Tasks and exercises:
1. Transcribe the passage of the forum thread from "Also basically all" up to and including "crashes the switch.".
2. Reproduce verbatim the lines of the rows from the line with "In the photograph" up to and including the line with "Answer: point 142,211", and give only those lines.

Excerpt provided:
[Begin]

I used strings to determine that the errors are coming from libsai.so.1.0 in the libsaibcm_4.3.3.5-1_amd64 package, don't know what the error actually means or how it can be circumvented from outside the binairy yet.

Also basically all the containers restart, now i think this is not really a good way to handle these errors, a rollback would be much more elegant in my opinion, this basically crashes the switch.

Anyone with knowledge of the brcm sai lib or with a connection to broadcom to maybe help out with this?
prsunny commented 3 years ago

Looks like an sdk error - _brcm_sai_vlan_create_internal_vfi:4055 MC-GRP create failed with error Feature unavailable Is this TD3 platform?.

phiea commented 3 years ago

yes this is TD3

phiea commented 3 years ago

by the way, again for completeness, wendani pointed out that on the 202012 branch there is a slightly newer brcm sai version, 4.3.3.5-3 instaid of 4.3.3.5-1, from https://github.com/Azure/sonic-buildimage/pull/7728/files, which is also related to subinterfaces, but the newer lib stil gives the same issue.

JafarSeyedi commented 3 years ago

sub-interface still not working in BRCM SAI 5.0.0.6

abhiranjeet commented 2 years ago

Hi, I am still seeing same issue on AS7726-32X platform using 202111 branch. Is this resolved on any other branch ?

abhiranjeet commented 2 years ago

Hi, Is this thread active ? This issue is still visible on AS7712-32X (Tomahawk) & AS7726-32X (Trident 3) platform with 202111 branch.

JafarSeyedi commented 2 years ago

Hi

No, The problem resolved. It was because of Broadcom SAI which has been resolved.

Thanks

abhiranjeet commented 2 years ago

Hi,

Which Broadcom SAI version did you use ?

stenstad commented 1 year ago

I still have this problem on Tomahawk running 2022.11:

BRCM SAI ver: [7.1.111.1], OCP SAI ver: [1.11.0], SDK ver: [sdk-6.5.24]

rlebedys commented 7 months ago

The problem is still present in 202311. Attaching syslog of the issue right after issuing a config subinterface add Ethernet72.20 20.

Output of show version:

SONiC Software Version: SONiC.202311.480461-bacd21577
SONiC OS Version: 11
Distribution: Debian 11.8
Kernel: 5.10.0-23-2-amd64
Build commit: bacd21577
Build date: Sun Feb 18 12:27:37 UTC 2024
Built by: AzDevOps@vmss-soni0033YT

Platform: x86_64-accton_as7326_56x-r0
HwSKU: Accton-AS7326-56X
ASIC: broadcom
ASIC Count: 1

Broadcom SAI version:

:~# bcmcmd "bcmsai ver"
bcmsai ver
BRCM SAI ver: [10.1.6.0], OCP SAI ver: [1.13.2], SDK ver: [sdk-6.5.29], CANCUN ver: [06.04.01]
drivshell>

@JafarSeyedi can you check again if the problem is fixed in Broadcom SAI?

subinterface_add_logs.txt

[End]

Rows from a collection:
[Begin]

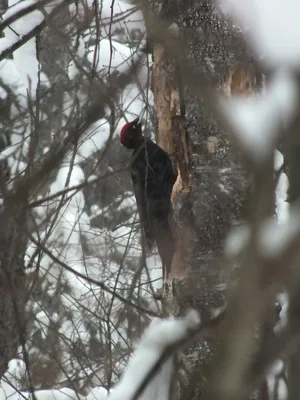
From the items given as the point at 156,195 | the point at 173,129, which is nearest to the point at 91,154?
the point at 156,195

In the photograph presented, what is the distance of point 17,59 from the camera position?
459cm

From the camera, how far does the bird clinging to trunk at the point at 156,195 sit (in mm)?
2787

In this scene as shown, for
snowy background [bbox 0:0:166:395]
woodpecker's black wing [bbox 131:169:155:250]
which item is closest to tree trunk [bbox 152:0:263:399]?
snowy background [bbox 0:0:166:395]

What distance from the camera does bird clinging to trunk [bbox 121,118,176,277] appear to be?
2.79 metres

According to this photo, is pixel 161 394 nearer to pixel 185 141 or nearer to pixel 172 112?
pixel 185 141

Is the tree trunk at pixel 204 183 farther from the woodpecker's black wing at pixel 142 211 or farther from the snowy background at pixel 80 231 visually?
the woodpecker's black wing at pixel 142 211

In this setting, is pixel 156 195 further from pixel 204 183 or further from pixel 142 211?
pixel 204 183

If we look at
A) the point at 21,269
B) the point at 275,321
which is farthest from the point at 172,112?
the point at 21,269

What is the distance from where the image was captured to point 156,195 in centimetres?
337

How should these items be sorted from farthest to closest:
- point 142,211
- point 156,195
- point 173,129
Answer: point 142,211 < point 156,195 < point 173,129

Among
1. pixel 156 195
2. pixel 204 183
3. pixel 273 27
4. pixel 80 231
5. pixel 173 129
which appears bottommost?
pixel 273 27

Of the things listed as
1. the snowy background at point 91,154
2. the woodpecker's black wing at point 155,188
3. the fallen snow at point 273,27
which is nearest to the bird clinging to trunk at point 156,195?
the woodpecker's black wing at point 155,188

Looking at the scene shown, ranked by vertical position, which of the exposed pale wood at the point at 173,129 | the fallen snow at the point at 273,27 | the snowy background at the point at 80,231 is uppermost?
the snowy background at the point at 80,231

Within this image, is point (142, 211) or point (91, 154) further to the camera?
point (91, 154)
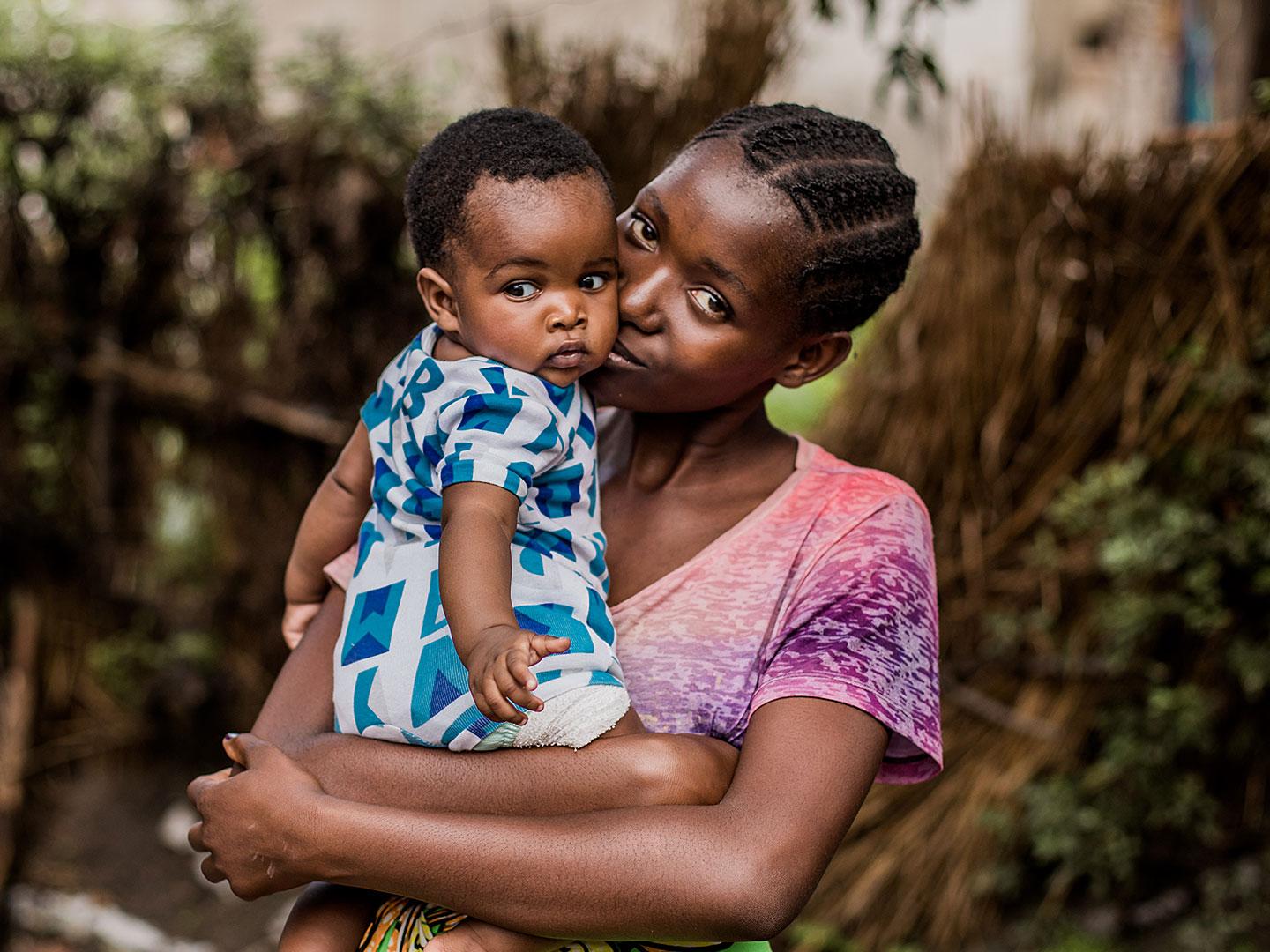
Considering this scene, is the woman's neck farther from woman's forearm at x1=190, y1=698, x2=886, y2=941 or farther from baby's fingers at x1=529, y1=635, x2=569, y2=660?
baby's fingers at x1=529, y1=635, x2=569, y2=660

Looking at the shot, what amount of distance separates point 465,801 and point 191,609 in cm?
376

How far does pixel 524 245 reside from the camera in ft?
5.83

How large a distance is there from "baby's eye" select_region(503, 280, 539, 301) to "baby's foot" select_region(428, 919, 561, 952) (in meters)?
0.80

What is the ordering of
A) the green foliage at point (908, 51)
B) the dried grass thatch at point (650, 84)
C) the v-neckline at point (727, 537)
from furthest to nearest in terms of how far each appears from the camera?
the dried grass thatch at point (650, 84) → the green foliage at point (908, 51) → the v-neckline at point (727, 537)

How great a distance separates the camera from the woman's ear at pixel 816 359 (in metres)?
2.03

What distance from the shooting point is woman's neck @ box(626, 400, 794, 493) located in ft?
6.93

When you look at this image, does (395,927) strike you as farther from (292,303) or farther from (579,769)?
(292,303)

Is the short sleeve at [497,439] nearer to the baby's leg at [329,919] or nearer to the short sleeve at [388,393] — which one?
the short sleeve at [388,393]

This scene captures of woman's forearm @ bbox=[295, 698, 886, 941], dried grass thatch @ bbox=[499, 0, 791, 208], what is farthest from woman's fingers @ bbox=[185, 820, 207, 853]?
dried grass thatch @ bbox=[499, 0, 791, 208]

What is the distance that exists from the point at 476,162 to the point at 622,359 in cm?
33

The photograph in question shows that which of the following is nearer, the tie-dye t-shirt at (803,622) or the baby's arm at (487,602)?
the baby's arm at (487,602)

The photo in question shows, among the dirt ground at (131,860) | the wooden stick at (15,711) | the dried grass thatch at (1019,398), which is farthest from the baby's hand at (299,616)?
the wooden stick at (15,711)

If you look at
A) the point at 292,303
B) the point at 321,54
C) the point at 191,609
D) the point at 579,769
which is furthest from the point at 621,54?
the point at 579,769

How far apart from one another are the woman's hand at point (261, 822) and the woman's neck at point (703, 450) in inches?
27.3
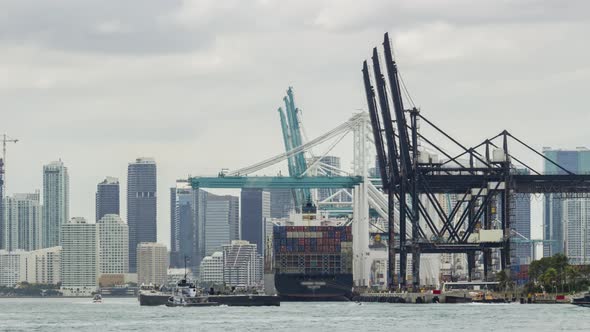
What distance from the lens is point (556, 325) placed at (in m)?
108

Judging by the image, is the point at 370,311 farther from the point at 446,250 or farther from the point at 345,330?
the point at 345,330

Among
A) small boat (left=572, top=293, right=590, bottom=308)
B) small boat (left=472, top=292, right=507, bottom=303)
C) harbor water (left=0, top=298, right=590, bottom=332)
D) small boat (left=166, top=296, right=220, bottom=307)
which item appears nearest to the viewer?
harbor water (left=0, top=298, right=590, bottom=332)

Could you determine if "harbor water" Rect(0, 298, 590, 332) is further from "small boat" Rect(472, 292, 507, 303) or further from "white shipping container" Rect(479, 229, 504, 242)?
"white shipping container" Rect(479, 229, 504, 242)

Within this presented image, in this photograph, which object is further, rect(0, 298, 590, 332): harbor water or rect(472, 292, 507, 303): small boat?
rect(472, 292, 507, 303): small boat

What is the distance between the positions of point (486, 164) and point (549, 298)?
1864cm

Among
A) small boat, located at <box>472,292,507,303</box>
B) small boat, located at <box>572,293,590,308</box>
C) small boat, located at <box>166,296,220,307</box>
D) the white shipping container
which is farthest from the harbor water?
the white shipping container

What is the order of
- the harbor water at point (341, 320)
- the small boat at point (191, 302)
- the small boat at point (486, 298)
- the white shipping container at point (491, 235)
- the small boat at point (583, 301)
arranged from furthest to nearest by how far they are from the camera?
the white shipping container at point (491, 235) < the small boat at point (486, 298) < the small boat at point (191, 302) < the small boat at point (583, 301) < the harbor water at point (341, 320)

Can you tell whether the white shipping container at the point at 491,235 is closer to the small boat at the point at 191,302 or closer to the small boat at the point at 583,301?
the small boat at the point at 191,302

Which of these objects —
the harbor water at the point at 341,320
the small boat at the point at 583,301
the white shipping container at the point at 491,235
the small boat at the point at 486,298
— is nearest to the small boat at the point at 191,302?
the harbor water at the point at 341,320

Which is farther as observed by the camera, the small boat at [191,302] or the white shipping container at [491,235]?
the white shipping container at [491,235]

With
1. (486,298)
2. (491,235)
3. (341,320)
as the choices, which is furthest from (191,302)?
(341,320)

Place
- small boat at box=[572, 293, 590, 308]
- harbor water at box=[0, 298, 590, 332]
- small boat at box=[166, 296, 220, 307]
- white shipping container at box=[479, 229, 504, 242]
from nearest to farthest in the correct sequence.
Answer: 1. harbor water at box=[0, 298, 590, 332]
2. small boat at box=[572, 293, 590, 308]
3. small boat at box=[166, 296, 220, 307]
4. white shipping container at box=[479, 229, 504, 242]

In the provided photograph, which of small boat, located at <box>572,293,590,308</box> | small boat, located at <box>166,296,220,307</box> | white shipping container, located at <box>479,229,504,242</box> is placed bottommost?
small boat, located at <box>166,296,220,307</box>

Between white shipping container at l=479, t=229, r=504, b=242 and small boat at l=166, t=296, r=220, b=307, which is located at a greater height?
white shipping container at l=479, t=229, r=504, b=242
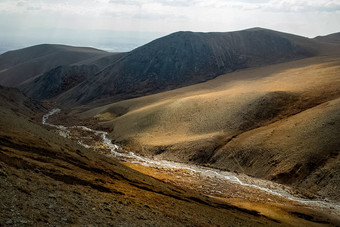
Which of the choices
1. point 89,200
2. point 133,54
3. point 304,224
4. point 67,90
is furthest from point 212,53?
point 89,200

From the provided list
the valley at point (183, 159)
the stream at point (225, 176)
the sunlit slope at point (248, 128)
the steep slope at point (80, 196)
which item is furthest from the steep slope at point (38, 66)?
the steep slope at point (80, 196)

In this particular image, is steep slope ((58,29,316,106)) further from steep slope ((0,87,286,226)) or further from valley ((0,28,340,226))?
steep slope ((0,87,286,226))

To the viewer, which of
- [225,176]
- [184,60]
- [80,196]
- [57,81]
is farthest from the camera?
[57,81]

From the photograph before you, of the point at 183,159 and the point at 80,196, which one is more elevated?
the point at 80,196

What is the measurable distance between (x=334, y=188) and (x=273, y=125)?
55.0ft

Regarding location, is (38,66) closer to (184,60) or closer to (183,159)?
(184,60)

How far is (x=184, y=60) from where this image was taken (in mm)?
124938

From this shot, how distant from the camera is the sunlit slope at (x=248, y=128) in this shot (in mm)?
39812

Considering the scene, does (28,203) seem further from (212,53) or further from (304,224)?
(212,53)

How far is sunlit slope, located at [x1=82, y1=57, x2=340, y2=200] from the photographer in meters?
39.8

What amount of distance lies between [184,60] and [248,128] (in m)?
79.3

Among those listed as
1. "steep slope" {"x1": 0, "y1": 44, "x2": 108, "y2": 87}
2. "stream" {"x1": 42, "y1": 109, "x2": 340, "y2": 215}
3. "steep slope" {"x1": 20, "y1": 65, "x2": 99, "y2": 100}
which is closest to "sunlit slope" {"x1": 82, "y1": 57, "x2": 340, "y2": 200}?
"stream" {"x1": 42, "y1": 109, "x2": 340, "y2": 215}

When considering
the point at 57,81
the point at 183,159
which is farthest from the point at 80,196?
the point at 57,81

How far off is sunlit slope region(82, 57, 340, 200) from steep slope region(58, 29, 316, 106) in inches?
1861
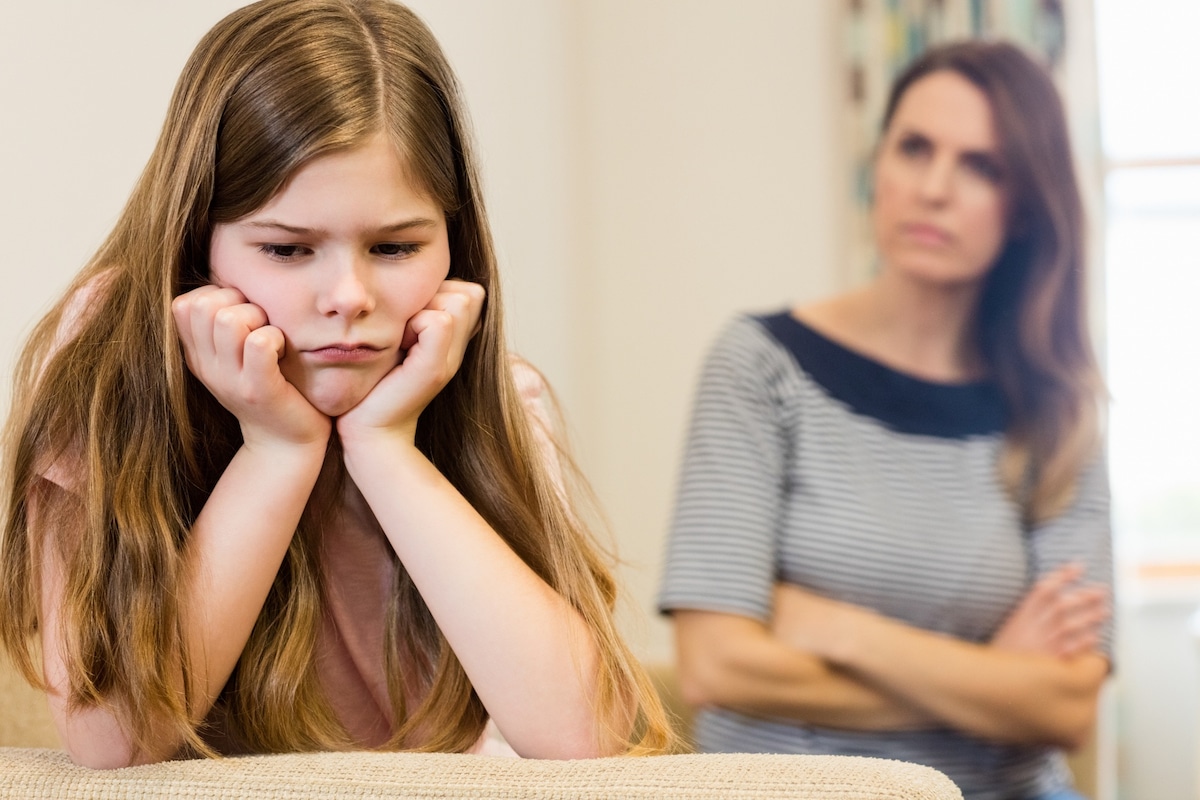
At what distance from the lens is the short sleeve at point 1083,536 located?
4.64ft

[End]

Solutions by task:
1.
Also basically all the containers restart, now i think this is not really a good way to handle these errors, a rollback would be much more elegant in my opinion, this basically crashes the switch.

2.
In the photograph presented, what is the distance of point 17,59 from the camera position?
459cm

From the camera, how far does the bird clinging to trunk at the point at 156,195 sit (in mm)?
2787

In this scene as shown, for
snowy background [bbox 0:0:166:395]
woodpecker's black wing [bbox 131:169:155:250]
which item is closest to tree trunk [bbox 152:0:263:399]?
snowy background [bbox 0:0:166:395]

What distance from the camera does bird clinging to trunk [bbox 121,118,176,277] appear to be?
2.79 metres

According to this photo, is pixel 161 394 nearer to pixel 185 141 or nearer to pixel 172 112?
pixel 185 141

Is the tree trunk at pixel 204 183 farther from the woodpecker's black wing at pixel 142 211 or farther from the snowy background at pixel 80 231 visually?
the woodpecker's black wing at pixel 142 211

In this setting, is pixel 156 195 further from pixel 204 183 or further from pixel 142 211?
pixel 204 183

If we look at
A) the point at 21,269
B) the point at 275,321
which is farthest from the point at 172,112?
the point at 21,269

What is the distance from where the image was captured to point 156,195 in centimetres?
337

How should these items be sorted from farthest to closest:
- point 142,211
- point 156,195
- point 173,129
Answer: point 142,211 < point 156,195 < point 173,129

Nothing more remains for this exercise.